Moira made the inspired choice of 1939 for my reading challenge this month, a bit of a vintage year which includes four of the CWA top 100 list, including this title, which was sitting neatly on my TBR pile.
Our hero, Charles Latimer is an academic-turned-crime-writer in the classic mould. His books A Bloody Shovel, ‘I,’ said the Fly, Murder’s Arms, and No Doornail This have been successful, and he has been able to move his career to the sunnier climes of the Mediterranean.
During a stay in Turkey he meets the flamboyant Colonel Haki, some kind of secret policeman (‘There was something about torturing prisoners’), who is keen to give Latimer his innovative idea for a country-house murder mystery:
‘Lord Robinson is discovered in the library sitting at his desk – shot through the temple. The wound is singed. A pool of blood has formed on the desk and it has soaked into a paper. The paper is a new will which the Lord was about to sign.’

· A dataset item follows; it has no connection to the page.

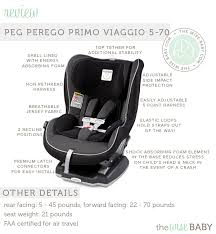 peg perego convertible car seat review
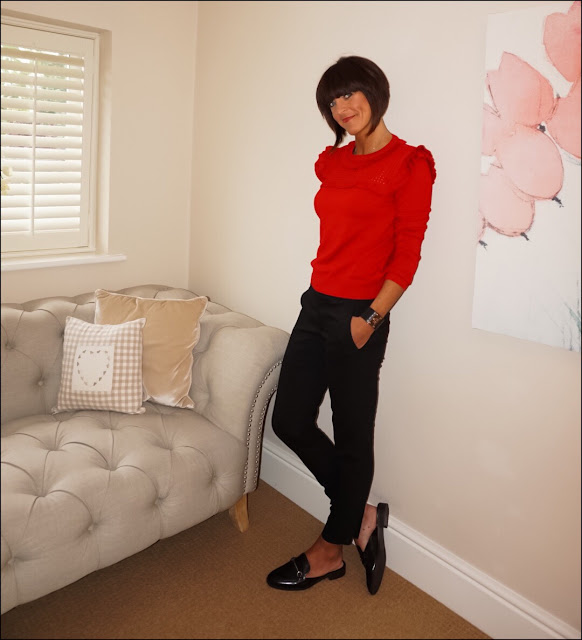 My Midlife Fashion, Marks and Spencer Ruffle Shoulder Jumper, Mango snake effect cuff, zara cigarette trousers, marks and spencer trim mule loafer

The policeman’s plot outline (the butler does it, by the way) fails to inspire Latimer, but his day-job does. By chance a report arrives on Haki’s desk that a notorious assassin and drug-dealer known as Dimitrios has been found floating in the Bosphorus. Haki invites Latimer along to view the corpse and tells the writer what is known about Dimitrios’s inglorious career.
… here was *real* murder: not neat, tidy book-murder with corpse and clues and suspects and hangman, but murder over which a chief of police shrugged his shoulders, wiped his hands and consigned the stinking victim to a coffin. Yes, that was it. It was real.
Inspired to dip his toes into real-life crime, Latimer begins his own investigation, a biographical study of a career criminal who has been a murderer, a drug-smuggler, and a political assassin in his time. His research takes him from Turkey to Greece, then to Bulgaria, Switzerland and finally France. His tour of the seamier side of Europe is guided by various friends of friends: A lachrymose Russian translator, a Greek Communist journalist in Sofia, an animal-loving Polish spymaster in Switzerland. In a vaguely Victorian fashion, letters of introduction play an important part in his travels, and he drifts from friend-of-a-friend to friend-of-a-friend.
His principal ally (although never friend, Latimer finds him personally repugnant) is a philosophising bore called Peters who clearly operates on the same side of the law as Dimitrios.
A person who searched rooms, brandished pistols, dangled promises of half a million francs for nameless services and then wrote instructions to Polish spies might reasonably be regarded with suspicion.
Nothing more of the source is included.